PROMPT → Look for "What physical distance" in the listing below, then copy exactly the line it appears in and all lines after it to the end, and nothing more.

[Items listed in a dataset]
==*==
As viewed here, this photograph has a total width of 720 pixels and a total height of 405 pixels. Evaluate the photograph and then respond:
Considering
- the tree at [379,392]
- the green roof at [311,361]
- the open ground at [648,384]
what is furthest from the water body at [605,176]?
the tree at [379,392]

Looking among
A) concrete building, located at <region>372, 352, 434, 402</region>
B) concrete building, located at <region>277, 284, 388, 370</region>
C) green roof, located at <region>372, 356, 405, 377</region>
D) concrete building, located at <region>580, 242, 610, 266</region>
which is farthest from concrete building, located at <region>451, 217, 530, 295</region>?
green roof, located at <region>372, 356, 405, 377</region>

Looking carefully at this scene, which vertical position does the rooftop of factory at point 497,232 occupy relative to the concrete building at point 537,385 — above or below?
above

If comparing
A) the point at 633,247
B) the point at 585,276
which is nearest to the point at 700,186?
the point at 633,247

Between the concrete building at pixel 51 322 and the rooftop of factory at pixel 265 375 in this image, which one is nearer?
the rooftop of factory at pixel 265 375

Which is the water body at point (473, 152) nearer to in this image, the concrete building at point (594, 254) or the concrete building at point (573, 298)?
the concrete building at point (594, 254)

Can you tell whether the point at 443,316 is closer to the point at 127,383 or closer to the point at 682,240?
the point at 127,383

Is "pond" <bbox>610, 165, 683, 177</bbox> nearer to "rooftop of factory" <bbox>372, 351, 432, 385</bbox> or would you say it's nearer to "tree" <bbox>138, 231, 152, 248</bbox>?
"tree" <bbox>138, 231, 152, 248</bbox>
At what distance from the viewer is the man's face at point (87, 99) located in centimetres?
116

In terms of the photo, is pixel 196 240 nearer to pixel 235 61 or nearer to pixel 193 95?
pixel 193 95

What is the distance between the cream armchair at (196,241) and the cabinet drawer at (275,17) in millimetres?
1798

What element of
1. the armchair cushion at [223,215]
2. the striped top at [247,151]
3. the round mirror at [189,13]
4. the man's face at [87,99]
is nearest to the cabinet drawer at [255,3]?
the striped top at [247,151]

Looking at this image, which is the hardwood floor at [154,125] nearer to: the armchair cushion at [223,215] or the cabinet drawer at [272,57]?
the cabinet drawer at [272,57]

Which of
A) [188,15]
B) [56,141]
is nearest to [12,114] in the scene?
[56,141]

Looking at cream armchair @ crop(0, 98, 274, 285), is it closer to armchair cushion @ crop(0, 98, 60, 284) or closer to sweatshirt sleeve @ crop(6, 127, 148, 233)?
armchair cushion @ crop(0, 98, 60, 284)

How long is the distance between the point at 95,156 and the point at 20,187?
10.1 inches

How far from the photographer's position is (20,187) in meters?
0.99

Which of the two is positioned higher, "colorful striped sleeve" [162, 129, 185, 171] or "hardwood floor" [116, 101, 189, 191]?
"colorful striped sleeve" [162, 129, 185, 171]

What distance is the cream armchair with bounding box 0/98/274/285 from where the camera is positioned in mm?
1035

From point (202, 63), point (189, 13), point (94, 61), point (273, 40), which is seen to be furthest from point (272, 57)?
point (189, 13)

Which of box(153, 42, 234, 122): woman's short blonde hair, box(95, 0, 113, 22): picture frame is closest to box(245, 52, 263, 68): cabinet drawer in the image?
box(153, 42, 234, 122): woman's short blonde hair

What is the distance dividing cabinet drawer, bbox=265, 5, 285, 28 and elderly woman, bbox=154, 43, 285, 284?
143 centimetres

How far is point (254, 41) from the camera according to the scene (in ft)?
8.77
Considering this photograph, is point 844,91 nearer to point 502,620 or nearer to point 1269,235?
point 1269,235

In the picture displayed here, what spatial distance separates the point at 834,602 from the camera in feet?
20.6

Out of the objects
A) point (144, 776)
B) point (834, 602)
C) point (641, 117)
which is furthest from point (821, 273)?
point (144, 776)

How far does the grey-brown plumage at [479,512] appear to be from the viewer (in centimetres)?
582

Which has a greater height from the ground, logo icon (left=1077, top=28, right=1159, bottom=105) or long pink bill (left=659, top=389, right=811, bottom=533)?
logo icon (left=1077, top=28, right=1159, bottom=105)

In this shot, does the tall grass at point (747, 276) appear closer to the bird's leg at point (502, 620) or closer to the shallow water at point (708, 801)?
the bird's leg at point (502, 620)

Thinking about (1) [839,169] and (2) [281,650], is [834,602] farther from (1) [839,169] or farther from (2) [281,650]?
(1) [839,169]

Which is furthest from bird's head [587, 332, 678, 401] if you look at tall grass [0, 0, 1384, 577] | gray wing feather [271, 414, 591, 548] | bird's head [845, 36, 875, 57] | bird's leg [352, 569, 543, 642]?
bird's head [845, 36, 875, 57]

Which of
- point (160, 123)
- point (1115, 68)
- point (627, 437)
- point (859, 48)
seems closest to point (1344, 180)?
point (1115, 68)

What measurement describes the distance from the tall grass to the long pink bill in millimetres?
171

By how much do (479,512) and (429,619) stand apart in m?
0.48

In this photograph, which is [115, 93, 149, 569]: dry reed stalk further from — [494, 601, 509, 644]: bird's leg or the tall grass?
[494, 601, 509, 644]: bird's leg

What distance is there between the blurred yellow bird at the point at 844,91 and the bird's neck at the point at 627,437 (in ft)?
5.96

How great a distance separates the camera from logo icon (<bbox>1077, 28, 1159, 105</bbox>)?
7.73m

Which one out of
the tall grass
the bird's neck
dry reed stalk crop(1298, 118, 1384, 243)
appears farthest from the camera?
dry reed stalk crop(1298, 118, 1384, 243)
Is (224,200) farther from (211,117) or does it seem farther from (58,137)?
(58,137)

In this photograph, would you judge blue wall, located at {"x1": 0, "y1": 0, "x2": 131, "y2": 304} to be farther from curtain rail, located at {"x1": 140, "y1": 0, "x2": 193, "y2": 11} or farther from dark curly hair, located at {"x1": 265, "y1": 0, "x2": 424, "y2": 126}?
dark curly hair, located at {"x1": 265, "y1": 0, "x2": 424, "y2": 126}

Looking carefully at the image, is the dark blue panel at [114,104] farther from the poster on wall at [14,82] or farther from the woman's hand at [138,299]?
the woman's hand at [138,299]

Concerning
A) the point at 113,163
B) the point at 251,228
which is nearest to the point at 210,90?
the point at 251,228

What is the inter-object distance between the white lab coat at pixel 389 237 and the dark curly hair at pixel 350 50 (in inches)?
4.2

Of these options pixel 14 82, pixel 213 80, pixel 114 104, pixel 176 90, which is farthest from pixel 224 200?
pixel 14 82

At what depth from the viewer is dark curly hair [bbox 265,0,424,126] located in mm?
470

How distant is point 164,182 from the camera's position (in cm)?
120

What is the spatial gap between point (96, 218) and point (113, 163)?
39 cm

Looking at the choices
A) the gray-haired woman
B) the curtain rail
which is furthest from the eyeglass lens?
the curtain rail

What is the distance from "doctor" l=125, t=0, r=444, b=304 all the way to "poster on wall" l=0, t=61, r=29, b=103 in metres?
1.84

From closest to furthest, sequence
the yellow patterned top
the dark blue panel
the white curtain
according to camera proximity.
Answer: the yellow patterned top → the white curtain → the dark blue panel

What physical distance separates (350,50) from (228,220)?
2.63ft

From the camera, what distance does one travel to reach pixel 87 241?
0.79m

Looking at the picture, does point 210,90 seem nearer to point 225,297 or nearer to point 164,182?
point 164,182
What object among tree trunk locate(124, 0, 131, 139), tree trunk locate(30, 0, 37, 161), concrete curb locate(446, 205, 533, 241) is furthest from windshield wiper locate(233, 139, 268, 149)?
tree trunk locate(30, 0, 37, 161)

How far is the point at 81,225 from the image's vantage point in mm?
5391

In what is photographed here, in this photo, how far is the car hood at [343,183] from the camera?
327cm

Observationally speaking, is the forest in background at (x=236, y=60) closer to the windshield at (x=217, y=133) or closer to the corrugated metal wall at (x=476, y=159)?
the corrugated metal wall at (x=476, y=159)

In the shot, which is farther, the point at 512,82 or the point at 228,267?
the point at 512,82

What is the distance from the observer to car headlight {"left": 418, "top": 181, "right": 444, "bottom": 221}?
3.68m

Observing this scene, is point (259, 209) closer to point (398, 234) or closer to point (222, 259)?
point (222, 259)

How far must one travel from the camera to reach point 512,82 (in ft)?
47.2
==*==
EXERCISE OUTPUT →
What physical distance separates (350,50) from (228,220)?
2.63ft

From the camera, what distance does one travel to reach pixel 87 241?
0.79m

Looking at the picture, does point 210,90 seem nearer to point 225,297 or nearer to point 164,182?
point 164,182
What object among tree trunk locate(124, 0, 131, 139), tree trunk locate(30, 0, 37, 161), concrete curb locate(446, 205, 533, 241) is furthest from windshield wiper locate(233, 139, 268, 149)?
tree trunk locate(30, 0, 37, 161)

How far is the point at 81,225 from the image's vantage point in mm?
5391

In what is photographed here, in this photo, how far is the car hood at [343,183] from the camera?
327cm

Observationally speaking, is the forest in background at (x=236, y=60) closer to the windshield at (x=217, y=133) or closer to the corrugated metal wall at (x=476, y=159)?
the corrugated metal wall at (x=476, y=159)

In the shot, which is farther, the point at 512,82 or the point at 228,267?
the point at 512,82

What is the distance from the observer to car headlight {"left": 418, "top": 181, "right": 444, "bottom": 221}?
3.68m

Observing this scene, is point (259, 209) closer to point (398, 234) or closer to point (222, 259)?
point (222, 259)

How far must one travel from the camera to reach point 512,82 (in ft)?
47.2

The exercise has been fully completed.